Understanding the enhanced electrochemical performance of samarium substituted Li[Li0.2Mn0.54 − xSmxCo0.13Ni0.13]O2 cathode material for lithium ion batteries

•The Sm-substituted electrode shows elevated electrochemical performance.•Enlarged Li layer space, inhibited oxygen release and better electrical conductivity are achieved.•The rare earth elements series are hoped to further used on other layered cathode materials.

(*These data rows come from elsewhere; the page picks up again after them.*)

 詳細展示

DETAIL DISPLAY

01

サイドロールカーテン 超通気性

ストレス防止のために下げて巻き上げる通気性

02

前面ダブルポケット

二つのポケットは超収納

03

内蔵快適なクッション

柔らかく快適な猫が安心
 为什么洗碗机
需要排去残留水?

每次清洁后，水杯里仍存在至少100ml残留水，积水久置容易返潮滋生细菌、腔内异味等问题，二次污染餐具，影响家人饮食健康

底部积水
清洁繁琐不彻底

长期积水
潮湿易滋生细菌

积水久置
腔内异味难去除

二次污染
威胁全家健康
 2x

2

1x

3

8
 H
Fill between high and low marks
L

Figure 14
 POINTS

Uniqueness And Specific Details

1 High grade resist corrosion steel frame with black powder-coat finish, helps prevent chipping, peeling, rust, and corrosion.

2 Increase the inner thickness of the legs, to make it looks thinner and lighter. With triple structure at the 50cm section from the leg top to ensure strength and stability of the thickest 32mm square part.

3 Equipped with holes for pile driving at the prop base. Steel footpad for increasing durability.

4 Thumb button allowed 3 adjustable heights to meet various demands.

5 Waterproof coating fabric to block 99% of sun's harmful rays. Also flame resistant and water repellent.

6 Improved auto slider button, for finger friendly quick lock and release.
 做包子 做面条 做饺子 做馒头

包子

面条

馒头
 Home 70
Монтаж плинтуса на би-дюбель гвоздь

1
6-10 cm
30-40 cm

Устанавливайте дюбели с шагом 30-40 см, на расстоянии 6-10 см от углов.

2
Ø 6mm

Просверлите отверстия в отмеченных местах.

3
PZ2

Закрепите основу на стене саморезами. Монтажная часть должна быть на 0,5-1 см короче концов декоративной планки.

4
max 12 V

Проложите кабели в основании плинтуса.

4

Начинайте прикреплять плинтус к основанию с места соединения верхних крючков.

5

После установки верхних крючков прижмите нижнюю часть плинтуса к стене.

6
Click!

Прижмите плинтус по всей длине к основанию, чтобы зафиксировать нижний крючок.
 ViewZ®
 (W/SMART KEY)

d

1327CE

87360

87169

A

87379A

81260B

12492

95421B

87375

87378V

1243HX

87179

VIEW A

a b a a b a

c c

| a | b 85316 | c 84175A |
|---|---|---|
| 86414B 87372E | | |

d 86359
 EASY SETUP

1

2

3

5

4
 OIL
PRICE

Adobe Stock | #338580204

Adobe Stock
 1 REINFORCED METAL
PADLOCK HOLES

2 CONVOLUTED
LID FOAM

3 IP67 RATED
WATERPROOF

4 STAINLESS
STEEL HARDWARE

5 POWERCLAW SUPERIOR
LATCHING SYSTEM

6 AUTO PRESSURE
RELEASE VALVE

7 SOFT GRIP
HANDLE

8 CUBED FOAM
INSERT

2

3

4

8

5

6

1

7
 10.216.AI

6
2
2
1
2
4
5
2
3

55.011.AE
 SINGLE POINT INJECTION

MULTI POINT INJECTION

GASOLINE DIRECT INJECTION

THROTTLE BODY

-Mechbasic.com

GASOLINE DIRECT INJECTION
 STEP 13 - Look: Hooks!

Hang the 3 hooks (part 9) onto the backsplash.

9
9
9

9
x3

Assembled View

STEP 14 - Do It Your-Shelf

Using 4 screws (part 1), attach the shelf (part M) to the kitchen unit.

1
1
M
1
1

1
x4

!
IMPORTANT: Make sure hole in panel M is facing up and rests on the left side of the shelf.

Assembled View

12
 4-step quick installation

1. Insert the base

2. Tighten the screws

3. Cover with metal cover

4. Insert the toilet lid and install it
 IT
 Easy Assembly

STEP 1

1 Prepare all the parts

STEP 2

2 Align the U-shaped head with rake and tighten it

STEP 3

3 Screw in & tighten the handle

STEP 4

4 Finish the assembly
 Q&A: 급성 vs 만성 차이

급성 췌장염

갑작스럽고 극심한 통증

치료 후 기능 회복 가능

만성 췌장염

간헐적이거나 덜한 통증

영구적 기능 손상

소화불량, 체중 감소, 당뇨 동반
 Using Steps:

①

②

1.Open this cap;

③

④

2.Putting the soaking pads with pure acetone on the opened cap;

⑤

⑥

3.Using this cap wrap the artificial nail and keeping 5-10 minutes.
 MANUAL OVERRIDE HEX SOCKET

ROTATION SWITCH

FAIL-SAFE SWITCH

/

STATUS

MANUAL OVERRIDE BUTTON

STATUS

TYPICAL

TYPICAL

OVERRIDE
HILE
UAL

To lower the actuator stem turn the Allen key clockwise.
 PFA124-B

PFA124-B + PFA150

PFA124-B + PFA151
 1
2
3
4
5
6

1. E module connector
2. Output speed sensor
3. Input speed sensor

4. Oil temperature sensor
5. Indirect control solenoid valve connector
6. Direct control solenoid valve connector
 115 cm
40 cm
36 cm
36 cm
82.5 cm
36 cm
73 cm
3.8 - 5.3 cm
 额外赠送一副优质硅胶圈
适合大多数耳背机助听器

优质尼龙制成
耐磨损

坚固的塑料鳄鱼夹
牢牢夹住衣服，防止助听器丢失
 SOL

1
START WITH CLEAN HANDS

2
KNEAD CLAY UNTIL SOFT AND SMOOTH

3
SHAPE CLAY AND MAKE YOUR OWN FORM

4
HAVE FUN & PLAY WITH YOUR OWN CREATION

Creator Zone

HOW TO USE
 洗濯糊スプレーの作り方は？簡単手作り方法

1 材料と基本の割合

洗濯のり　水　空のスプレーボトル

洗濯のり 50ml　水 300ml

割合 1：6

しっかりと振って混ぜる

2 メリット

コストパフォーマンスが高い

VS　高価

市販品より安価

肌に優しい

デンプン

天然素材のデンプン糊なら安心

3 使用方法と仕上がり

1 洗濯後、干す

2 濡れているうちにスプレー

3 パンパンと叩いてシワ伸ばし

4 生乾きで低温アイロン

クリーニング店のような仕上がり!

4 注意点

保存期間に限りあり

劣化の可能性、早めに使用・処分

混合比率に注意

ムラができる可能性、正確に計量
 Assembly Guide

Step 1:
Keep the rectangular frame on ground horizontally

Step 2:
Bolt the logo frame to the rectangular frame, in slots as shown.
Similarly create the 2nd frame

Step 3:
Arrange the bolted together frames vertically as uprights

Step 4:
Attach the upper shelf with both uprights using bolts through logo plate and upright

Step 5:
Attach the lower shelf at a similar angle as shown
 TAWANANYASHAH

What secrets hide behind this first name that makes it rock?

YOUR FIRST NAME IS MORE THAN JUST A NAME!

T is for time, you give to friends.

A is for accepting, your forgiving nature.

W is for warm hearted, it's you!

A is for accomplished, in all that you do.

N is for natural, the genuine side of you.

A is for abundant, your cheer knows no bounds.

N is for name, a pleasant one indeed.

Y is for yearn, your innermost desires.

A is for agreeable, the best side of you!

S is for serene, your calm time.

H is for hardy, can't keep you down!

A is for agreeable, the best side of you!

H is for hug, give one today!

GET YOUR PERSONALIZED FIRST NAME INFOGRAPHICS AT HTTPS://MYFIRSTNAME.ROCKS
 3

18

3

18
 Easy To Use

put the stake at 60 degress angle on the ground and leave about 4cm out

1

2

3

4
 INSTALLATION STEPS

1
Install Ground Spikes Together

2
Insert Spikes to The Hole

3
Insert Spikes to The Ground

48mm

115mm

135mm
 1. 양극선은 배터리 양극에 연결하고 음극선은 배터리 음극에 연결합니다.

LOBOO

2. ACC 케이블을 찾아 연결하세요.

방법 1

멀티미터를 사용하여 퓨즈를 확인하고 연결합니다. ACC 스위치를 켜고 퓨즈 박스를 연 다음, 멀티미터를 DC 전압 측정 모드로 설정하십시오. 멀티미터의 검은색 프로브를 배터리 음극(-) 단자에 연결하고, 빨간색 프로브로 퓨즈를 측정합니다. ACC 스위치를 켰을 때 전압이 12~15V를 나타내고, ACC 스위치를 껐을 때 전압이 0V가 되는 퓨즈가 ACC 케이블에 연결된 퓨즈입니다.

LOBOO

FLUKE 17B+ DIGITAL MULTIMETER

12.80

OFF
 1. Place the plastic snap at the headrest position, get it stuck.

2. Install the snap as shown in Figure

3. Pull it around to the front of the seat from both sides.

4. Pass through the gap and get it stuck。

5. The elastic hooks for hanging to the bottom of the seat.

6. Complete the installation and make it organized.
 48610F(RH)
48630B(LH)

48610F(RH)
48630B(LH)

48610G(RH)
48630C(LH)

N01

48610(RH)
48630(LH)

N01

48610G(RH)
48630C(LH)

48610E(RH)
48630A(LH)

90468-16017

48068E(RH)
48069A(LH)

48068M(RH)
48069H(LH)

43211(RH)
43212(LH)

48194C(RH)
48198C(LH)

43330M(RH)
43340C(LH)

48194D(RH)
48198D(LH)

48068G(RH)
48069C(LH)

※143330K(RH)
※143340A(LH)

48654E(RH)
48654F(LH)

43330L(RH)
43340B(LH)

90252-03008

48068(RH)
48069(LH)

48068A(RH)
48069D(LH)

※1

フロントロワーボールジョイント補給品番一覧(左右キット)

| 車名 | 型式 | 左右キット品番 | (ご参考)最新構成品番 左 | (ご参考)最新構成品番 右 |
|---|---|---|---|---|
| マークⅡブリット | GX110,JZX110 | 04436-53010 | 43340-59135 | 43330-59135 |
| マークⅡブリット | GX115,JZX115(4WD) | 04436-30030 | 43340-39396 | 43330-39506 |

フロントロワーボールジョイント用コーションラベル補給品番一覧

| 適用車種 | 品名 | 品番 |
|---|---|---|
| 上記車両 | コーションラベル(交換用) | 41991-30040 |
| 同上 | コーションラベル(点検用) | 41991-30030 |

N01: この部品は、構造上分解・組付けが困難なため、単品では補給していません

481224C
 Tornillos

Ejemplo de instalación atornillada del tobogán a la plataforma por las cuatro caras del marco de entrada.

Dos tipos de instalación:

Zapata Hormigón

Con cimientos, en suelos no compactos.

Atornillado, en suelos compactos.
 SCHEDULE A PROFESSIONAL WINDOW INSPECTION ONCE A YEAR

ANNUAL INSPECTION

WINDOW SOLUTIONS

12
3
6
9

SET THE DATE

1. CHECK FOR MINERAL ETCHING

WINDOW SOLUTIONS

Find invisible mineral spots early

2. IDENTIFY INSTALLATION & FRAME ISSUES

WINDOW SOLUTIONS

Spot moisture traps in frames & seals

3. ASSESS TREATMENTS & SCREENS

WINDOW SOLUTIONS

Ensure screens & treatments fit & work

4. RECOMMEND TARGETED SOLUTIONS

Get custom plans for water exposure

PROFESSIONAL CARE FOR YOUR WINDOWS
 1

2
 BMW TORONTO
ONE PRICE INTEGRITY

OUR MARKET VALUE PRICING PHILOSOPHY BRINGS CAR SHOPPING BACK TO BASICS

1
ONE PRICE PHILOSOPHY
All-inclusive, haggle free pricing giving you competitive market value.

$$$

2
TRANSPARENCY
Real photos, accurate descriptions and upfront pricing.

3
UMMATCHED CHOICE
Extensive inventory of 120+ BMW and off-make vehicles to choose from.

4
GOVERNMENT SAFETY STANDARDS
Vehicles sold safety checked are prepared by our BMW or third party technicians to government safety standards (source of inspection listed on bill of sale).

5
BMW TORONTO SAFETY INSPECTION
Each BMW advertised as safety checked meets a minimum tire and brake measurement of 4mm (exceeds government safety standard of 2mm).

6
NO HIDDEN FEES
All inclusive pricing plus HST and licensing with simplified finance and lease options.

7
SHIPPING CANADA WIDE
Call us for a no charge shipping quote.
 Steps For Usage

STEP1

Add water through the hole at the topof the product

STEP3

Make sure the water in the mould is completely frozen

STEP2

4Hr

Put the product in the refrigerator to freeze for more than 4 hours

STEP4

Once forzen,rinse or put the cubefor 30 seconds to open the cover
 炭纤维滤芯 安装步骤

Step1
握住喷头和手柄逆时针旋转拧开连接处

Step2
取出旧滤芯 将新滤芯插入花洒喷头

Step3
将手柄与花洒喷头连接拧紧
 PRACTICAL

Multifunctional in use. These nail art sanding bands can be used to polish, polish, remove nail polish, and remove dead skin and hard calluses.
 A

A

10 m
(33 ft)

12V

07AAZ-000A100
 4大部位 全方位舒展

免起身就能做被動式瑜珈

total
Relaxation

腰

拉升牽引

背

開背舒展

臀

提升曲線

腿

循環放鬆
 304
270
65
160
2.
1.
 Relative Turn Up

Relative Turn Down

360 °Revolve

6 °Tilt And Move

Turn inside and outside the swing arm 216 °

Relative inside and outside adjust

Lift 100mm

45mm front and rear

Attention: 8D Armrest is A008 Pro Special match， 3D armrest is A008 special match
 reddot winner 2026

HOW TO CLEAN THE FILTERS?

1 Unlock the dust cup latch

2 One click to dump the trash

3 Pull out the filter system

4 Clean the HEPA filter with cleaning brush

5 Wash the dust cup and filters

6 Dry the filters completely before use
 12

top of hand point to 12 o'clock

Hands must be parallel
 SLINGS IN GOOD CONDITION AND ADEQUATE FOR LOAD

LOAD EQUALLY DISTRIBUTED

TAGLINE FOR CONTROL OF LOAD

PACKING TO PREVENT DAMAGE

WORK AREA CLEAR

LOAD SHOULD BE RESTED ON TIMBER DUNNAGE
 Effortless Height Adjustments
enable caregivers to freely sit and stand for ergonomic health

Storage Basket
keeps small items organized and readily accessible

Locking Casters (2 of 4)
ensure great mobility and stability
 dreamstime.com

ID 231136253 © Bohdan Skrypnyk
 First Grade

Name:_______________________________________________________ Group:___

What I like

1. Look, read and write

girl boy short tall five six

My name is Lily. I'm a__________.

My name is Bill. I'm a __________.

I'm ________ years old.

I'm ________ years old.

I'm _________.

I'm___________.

Lithium-excess layered cathode materials Li[Li0.2Mn0.54 − xSmxCo0.13Ni0.13]O2 (x = 0, 0.01, 0.03, 0.05) with different quantities of Sm were synthesized by the coprecipitation-calcination method. The rare earth element samarium (Sm) was introduced into the structure of Li[Li0.2Mn0.54Co0.13Ni0.13]O2 as the replacement at Mn sites. The refinement unit cell parameters from the X-ray powder diffraction patterns illustrate the doping of Sm facilitates enlarging the lithium ions diffusion passageway space of the Li[Li0.2Mn0.54Co0.13Ni0.13]O2 structure. The Li[Li0.2Mn0.51Sm0.03Co0.13Ni0.13]O2 electrode presented the best electrochemistry properties. The initial discharge capacity is 287.5 mAh g− 1 and the initial coulombic efficiency increases from 81.31% to 85.34% with a constant current density of 12.5 mA g− 1, which can be attributed to the suppression of the oxygen release from the structure at the initial charge-discharge process. The Li[Li0·2Mn0.51Sm0.03Co0.13Ni0.13]O2 electrode delivers 236.1 mAh g− 1 after 40 cycles and the capacity retention ratio is 82.12% while only 206.8 mAh g− 1 and 70.85% are obtained after 40 times of cycling for the pristine electrode. The Nyquist plots indicate that the electrical conductivity and interfacial electrochemical reaction activity increase as well.